* [What you need to do] Pull out every line of the listing below that contains the word "bottom".

* [Records for processing]

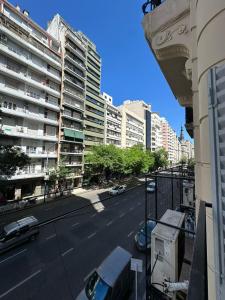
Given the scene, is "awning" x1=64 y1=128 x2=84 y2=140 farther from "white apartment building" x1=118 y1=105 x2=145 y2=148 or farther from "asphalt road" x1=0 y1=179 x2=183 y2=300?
"white apartment building" x1=118 y1=105 x2=145 y2=148

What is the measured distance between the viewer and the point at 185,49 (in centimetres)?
439

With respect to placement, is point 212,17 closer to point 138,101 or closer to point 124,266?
point 124,266

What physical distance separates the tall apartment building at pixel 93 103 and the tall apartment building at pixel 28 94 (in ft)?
33.6

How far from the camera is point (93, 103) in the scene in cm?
4450

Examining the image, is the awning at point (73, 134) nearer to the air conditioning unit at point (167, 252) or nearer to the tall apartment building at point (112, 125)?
the tall apartment building at point (112, 125)

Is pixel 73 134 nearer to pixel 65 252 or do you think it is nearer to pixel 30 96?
pixel 30 96

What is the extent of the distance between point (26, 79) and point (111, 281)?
25.9 meters

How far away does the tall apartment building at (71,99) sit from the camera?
112 feet

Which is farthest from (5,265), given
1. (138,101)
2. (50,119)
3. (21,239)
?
(138,101)

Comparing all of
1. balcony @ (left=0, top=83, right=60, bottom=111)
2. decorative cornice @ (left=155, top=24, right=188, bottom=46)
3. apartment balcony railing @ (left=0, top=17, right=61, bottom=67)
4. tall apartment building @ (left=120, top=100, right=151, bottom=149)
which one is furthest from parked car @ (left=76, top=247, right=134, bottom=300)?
tall apartment building @ (left=120, top=100, right=151, bottom=149)

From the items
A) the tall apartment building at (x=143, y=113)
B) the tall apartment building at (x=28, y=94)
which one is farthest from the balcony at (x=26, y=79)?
the tall apartment building at (x=143, y=113)

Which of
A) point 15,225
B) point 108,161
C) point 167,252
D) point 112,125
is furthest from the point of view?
point 112,125

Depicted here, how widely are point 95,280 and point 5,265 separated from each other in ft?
21.1

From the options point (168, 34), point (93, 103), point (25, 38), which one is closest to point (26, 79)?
point (25, 38)
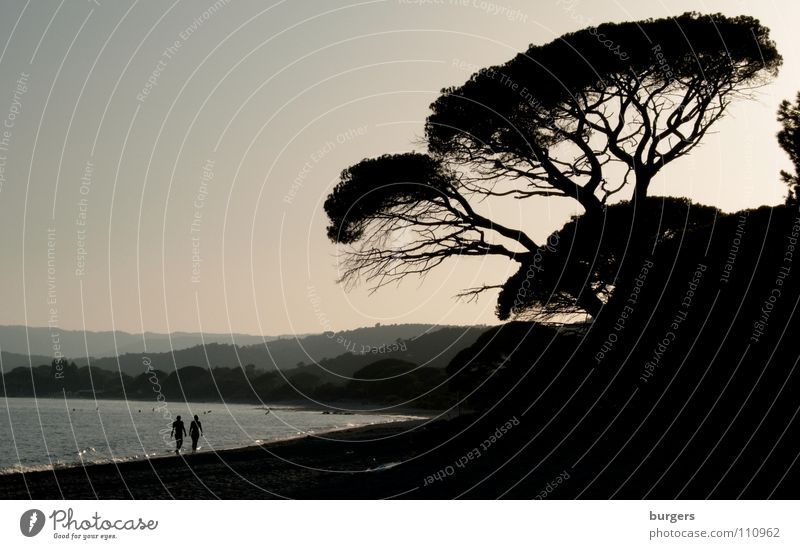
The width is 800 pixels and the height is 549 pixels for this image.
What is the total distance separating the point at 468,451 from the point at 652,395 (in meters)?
11.6

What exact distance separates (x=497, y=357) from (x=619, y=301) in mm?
12412

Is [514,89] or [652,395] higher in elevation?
[514,89]

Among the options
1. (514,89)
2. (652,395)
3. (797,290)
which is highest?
(514,89)

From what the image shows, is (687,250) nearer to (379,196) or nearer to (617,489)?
(617,489)

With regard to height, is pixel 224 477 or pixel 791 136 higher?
pixel 791 136

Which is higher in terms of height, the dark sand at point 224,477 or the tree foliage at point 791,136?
the tree foliage at point 791,136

* [Exercise response]
1. balcony @ (left=0, top=83, right=60, bottom=111)
2. decorative cornice @ (left=155, top=24, right=188, bottom=46)
3. apartment balcony railing @ (left=0, top=17, right=61, bottom=67)
4. tall apartment building @ (left=120, top=100, right=151, bottom=149)
which one is furthest from parked car @ (left=76, top=247, right=134, bottom=300)?
tall apartment building @ (left=120, top=100, right=151, bottom=149)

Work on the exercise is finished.